- **Vorliegender Text**
>>>

„Ich bin einer der letzten Hotzenplotzer.“ Die Geschichte von Ernst Schmidt aus Mährisch Schlesien

© Grußkarte Hotzenplotz 1898 / SFVV

Hotzenplotz, ein Städtchen in Mährisch Schlesien, ist der Geburtsort von Ernst Schmidt, der dort 1929 das Licht der Welt erblickt. Bis 1918 gehört dieses Gebiet zu Österreich, bevor es Teil der neu gegründeten Tschechoslowakei wird. „Meine Kindheit verlief eigentlich glücklich“, erinnert sich Ernst Schmidt an seine ersten Jahre. Doch das Leben in der Heimat ändert sich bald dramatisch.

1938, im Zuge der Annexion des Sudetenlandes, reagieren die meisten Deutschen im Hotzenplotzer Ländchen mit Begeisterung. „Wir waren eine rein deutsche Stadt“, so Schmidt. Ab 1943 besucht er die Wirtschaftsoberrealschule in Troppau, doch bereits im Winter 1944/45 wird er in einem Rüstungsbetrieb seiner Heimatstadt zwangsverpflichtet.

Ernst Schmidt und seine Familie fliehen Anfang 1945. Zunächst bleibt die Familie zusammen, doch im Altvatergebirge trennen sich ihre Wege. Dann findet er seinen Vater wieder. Ernst und sein Vater stoßen in Tabor auf tschechische Partisanen. Es ist der 12. Mai 1945, als sie im Niemandsland zwischen sowjetischem und amerikanischem Einflussbereich in sowjetische Gefangenschaft geraten. Ernst entgeht der Deportation in die Sowjetunion, da er erst 15 Jahre alt ist.

<<<

- **Gestellte Aufgabe 1**
Gib den Abschnitt im Text über Ernst Schmidt erneut wieder, der mit den Worten „Hotzenplotz, ein Städtchen“ beginnt und mit „seiner Heimatstadt zwangsverpflichtet.“ endet, und tausche darin „Troppau“ gegen „Olmütz“ aus.
- **Gestellte Aufgabe 2**
Beantworte anhand des Textes über Ernst Schmidt:
(a) In welchem Jahr wurde Ernst Schmidt geboren?
(b) Ab welchem Jahr besuchte er die Wirtschaftsoberrealschule in Troppau?
(c) An welchem Tag gerieten er und sein Vater in sowjetische Gefangenschaft?

- **Zeilen zu räumlichen Beziehungen**

>>>

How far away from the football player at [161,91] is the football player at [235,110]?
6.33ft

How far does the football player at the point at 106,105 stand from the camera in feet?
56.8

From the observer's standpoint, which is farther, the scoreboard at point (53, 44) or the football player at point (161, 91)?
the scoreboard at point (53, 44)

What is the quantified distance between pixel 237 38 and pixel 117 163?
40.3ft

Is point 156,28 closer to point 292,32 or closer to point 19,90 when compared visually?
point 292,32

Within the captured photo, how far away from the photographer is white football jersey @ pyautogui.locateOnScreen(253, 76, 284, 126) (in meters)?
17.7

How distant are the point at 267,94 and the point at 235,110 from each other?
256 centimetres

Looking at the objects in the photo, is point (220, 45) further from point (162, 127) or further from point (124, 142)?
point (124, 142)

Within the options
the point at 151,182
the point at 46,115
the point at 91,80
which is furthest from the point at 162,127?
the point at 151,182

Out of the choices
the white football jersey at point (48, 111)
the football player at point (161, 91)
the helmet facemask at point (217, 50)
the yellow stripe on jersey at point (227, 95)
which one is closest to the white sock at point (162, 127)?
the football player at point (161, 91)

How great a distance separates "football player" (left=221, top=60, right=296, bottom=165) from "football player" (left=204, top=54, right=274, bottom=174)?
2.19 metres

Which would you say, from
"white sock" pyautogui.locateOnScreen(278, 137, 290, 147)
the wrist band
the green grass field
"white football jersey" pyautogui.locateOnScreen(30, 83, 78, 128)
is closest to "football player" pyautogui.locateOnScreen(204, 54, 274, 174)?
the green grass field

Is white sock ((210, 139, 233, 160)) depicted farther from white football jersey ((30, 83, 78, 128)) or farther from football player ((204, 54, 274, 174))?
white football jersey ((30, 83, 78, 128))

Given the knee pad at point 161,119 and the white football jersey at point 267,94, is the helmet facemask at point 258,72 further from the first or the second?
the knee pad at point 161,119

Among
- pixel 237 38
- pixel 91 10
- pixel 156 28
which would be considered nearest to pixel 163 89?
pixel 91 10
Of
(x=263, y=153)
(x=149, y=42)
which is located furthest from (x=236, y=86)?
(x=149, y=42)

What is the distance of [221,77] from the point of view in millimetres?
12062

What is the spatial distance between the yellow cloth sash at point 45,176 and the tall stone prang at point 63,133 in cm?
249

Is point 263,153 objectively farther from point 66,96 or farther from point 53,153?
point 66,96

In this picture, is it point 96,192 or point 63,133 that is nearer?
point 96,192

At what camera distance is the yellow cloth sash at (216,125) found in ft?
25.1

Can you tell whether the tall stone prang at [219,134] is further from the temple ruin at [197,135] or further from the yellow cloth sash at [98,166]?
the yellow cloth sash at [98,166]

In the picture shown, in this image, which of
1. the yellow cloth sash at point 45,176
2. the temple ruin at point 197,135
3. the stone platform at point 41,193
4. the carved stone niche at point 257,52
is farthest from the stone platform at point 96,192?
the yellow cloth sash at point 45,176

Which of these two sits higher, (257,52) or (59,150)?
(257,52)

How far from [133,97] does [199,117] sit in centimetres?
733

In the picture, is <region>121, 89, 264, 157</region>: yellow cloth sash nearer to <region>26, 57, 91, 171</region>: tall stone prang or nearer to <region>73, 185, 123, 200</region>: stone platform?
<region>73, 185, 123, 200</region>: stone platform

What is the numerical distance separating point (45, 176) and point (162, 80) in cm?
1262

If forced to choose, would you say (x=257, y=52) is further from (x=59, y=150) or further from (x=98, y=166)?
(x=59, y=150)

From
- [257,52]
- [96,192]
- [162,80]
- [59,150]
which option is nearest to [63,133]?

<<<

- **Ergebnis 1**
Hotzenplotz, ein Städtchen in Mährisch Schlesien, ist der Geburtsort von Ernst Schmidt, der dort 1929 das Licht der Welt erblickt. Bis 1918 gehört dieses Gebiet zu Österreich, bevor es Teil der neu gegründeten Tschechoslowakei wird. „Meine Kindheit verlief eigentlich glücklich“, erinnert sich Ernst Schmidt an seine ersten Jahre. Doch das Leben in der Heimat ändert sich bald dramatisch.

1938, im Zuge der Annexion des Sudetenlandes, reagieren die meisten Deutschen im Hotzenplotzer Ländchen mit Begeisterung. „Wir waren eine rein deutsche Stadt“, so Schmidt. Ab 1943 besucht er die Wirtschaftsoberrealschule in Olmütz, doch bereits im Winter 1944/45 wird er in einem Rüstungsbetrieb seiner Heimatstadt zwangsverpflichtet.

- **Ergebnis 2**
(a) 1929
(b) Ab 1943
(c) Am 12. Mai 1945